▸ **ARTICLE**:
════════

Hi there,
I am trying to use PyTorch DDP for the first time, but facing this error: RuntimeError: stack expects each tensor to be equal size, but got [54] at entry 0 and [126] at entry 1
.
When I used a toy example provided on the PyTorch documentation it worked perfectly. But When I introduced my own dataset, using DistributedSampler as provided, It introduced this error.
class Img2MML_dataset(Dataset):
def __init__(self, dataframe, vocab, tokenizer):
self.dataframe = dataframe
for l in range(len(self.dataframe)):
eqn = self.dataframe.iloc[l, 1]
indexed_eqn = []
for token in tokenizer(eqn):
if token in vocab.keys(): # vocab[token] != None:
indexed_eqn.append(vocab[token])

════════

▸ **GIVEN DATA**:
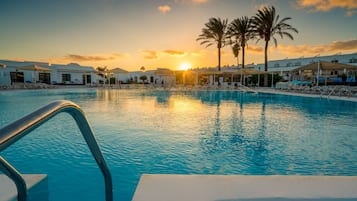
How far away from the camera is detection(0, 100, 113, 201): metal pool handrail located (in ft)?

════════

▸ **DIRECTION**: Reproduce the passage of the PyTorch DDP forum post that starts with "When I used" and goes on through "introduced this error.", word for word.

▸ **COMPLETE OUTPUT**:
When I used a toy example provided on the PyTorch documentation it worked perfectly. But When I introduced my own dataset, using DistributedSampler as provided, It introduced this error.